• **Aim**
Locate each line in the records below that contains the string "pole", and copy those lines out in full. Matching is case-sensitive.

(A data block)
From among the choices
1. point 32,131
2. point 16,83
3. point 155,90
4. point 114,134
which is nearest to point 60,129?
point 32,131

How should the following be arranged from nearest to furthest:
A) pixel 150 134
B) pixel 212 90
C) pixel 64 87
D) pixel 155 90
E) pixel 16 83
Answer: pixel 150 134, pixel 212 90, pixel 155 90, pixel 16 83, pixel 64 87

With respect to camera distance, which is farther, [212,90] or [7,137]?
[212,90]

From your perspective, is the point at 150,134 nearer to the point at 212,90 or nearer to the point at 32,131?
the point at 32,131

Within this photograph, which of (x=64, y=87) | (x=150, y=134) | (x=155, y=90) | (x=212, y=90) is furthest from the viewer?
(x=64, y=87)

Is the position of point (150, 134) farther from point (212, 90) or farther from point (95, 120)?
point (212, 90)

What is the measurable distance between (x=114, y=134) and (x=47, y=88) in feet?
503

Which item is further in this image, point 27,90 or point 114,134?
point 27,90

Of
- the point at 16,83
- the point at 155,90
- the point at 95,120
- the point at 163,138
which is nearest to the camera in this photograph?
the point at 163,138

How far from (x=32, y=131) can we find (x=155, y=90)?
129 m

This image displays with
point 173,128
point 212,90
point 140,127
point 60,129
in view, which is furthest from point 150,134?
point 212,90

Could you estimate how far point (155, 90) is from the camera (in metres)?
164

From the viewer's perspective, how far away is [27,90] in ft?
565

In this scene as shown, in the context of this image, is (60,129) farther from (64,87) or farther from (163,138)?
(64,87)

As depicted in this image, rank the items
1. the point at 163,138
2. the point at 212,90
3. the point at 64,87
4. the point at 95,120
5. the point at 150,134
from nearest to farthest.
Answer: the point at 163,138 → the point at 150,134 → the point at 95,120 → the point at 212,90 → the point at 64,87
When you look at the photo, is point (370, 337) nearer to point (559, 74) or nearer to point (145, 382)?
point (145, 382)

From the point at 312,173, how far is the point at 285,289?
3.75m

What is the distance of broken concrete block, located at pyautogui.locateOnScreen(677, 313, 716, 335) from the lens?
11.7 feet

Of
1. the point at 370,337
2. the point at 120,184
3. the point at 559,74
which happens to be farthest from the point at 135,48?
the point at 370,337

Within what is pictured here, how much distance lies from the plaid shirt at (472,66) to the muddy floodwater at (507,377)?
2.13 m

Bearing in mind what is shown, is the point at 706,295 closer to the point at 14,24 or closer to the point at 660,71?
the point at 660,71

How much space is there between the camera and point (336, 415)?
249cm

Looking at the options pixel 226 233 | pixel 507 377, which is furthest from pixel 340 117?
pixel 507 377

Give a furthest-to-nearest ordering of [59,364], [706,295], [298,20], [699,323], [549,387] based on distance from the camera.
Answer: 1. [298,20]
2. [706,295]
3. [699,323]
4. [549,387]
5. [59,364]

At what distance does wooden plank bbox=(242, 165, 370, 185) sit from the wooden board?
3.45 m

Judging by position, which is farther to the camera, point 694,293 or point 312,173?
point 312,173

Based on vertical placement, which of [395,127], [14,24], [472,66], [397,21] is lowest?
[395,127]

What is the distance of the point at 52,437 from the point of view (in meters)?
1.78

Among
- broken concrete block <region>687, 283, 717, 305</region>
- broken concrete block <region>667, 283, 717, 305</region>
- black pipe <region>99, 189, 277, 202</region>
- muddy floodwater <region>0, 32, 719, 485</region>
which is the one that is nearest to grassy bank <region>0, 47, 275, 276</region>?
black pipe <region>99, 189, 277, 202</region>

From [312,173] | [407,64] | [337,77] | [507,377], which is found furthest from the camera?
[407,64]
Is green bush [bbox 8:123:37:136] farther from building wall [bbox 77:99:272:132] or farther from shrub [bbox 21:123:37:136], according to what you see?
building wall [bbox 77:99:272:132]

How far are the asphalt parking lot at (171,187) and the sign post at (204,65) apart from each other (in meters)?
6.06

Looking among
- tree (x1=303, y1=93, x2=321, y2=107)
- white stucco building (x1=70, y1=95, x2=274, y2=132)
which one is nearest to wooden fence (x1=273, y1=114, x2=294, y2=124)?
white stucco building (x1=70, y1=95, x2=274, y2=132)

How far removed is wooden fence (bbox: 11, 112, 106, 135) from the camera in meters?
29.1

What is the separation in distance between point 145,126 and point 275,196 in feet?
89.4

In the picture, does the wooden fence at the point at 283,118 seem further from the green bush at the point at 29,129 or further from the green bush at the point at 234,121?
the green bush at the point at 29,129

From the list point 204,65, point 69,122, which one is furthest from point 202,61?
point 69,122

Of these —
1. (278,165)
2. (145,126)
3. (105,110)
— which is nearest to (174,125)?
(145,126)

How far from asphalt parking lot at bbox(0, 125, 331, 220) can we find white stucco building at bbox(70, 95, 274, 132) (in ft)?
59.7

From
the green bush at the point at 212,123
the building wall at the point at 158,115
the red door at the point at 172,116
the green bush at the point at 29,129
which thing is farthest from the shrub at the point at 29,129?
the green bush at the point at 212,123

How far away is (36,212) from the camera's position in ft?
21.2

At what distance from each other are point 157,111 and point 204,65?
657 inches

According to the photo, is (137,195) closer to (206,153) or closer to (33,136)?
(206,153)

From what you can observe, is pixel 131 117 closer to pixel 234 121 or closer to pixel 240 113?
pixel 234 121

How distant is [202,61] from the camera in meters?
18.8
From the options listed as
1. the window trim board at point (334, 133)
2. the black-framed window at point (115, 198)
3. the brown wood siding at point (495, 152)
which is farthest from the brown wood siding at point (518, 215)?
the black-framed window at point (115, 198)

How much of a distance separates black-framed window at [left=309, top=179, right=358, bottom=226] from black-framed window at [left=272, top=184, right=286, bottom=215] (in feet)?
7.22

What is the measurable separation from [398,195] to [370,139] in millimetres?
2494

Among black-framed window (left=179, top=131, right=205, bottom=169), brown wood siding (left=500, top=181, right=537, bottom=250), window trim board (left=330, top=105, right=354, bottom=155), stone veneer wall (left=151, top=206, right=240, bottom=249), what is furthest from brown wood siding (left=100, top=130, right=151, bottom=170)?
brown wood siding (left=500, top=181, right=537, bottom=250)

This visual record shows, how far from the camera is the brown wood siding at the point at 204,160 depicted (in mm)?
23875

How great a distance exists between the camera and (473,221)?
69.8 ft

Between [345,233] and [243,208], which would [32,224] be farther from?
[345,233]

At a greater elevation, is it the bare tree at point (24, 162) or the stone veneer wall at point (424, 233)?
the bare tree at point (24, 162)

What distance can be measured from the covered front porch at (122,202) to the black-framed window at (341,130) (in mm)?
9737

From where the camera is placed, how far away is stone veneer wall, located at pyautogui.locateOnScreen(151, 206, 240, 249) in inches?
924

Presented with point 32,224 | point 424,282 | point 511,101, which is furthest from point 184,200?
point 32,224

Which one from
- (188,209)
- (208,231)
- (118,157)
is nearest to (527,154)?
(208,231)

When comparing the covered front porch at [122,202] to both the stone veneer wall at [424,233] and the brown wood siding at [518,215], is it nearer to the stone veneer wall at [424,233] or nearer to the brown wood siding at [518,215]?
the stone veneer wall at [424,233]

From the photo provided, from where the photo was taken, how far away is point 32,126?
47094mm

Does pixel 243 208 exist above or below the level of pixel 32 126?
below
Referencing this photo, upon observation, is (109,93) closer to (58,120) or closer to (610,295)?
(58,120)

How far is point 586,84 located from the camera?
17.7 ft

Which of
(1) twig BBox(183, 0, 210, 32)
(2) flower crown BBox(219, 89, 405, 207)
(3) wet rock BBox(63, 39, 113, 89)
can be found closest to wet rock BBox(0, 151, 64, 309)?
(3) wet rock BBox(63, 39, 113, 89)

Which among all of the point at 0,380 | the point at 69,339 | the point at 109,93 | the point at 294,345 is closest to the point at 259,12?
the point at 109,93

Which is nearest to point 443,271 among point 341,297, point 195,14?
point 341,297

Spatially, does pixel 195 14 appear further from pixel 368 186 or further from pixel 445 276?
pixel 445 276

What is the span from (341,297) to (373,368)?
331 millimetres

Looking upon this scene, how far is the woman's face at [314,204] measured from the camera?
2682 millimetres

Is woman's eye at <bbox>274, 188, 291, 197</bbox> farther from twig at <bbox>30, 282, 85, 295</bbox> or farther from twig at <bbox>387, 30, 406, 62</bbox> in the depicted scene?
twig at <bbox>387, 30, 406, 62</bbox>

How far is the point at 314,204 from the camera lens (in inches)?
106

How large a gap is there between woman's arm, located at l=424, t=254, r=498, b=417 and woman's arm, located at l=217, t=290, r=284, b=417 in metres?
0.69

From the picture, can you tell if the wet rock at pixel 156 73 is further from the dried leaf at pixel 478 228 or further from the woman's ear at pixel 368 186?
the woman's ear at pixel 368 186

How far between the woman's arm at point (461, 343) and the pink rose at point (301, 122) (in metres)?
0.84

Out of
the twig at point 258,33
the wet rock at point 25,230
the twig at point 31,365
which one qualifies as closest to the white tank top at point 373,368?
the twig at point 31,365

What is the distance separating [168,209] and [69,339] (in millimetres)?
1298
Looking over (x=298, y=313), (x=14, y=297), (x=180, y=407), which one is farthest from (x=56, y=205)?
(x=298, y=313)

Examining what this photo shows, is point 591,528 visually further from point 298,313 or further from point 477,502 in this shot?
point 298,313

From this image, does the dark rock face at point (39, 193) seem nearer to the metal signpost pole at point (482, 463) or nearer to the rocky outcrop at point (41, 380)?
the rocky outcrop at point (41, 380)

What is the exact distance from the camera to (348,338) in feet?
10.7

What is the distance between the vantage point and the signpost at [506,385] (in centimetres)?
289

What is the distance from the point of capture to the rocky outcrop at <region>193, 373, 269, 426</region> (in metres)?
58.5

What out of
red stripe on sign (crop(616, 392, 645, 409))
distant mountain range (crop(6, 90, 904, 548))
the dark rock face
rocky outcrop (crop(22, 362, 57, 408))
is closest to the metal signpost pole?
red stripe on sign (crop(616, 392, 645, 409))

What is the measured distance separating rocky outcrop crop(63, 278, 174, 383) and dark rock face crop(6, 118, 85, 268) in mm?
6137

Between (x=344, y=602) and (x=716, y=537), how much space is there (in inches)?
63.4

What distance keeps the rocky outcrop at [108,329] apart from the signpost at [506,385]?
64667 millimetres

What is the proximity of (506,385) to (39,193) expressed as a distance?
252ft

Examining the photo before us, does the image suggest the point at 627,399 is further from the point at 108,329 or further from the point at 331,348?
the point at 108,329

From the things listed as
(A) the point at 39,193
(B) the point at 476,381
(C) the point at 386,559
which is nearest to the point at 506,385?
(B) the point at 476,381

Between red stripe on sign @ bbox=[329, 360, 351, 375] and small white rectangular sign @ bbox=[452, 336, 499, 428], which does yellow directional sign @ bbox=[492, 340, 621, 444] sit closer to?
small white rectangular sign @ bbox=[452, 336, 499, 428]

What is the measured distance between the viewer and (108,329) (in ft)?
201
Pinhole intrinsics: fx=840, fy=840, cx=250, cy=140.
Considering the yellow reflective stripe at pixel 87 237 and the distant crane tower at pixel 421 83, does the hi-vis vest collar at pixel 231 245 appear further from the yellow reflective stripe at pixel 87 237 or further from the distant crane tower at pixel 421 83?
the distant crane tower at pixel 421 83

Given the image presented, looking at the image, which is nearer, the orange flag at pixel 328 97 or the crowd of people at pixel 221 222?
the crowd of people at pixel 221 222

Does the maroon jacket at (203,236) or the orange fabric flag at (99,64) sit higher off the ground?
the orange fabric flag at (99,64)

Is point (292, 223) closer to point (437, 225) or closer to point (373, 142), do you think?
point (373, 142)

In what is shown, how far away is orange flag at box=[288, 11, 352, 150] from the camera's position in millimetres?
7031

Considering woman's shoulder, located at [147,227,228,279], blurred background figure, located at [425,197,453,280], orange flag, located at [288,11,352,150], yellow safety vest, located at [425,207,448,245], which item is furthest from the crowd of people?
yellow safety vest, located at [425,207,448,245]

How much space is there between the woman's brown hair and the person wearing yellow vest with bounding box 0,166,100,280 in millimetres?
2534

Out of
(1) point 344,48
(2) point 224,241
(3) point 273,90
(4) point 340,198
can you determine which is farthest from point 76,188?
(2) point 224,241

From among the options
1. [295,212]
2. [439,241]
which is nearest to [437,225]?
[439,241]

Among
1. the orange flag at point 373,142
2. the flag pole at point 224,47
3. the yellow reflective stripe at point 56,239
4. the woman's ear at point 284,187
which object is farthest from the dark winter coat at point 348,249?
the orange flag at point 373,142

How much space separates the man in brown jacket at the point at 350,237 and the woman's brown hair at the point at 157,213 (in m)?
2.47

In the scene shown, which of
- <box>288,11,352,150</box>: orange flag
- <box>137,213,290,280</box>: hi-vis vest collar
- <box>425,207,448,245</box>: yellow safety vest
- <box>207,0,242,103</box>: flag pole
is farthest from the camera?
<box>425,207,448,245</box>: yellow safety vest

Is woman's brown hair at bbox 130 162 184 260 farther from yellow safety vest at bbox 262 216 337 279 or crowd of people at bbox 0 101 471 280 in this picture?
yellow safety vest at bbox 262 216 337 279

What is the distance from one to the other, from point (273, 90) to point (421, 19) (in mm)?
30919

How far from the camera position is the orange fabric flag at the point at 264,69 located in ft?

• **Solved problem**
From this image, does the dark rock face at point (39, 193) seem nearer to the metal signpost pole at point (482, 463) or nearer to the rocky outcrop at point (41, 380)?
is closest to the metal signpost pole?
2. the flag pole at point 224,47
- <box>207,0,242,103</box>: flag pole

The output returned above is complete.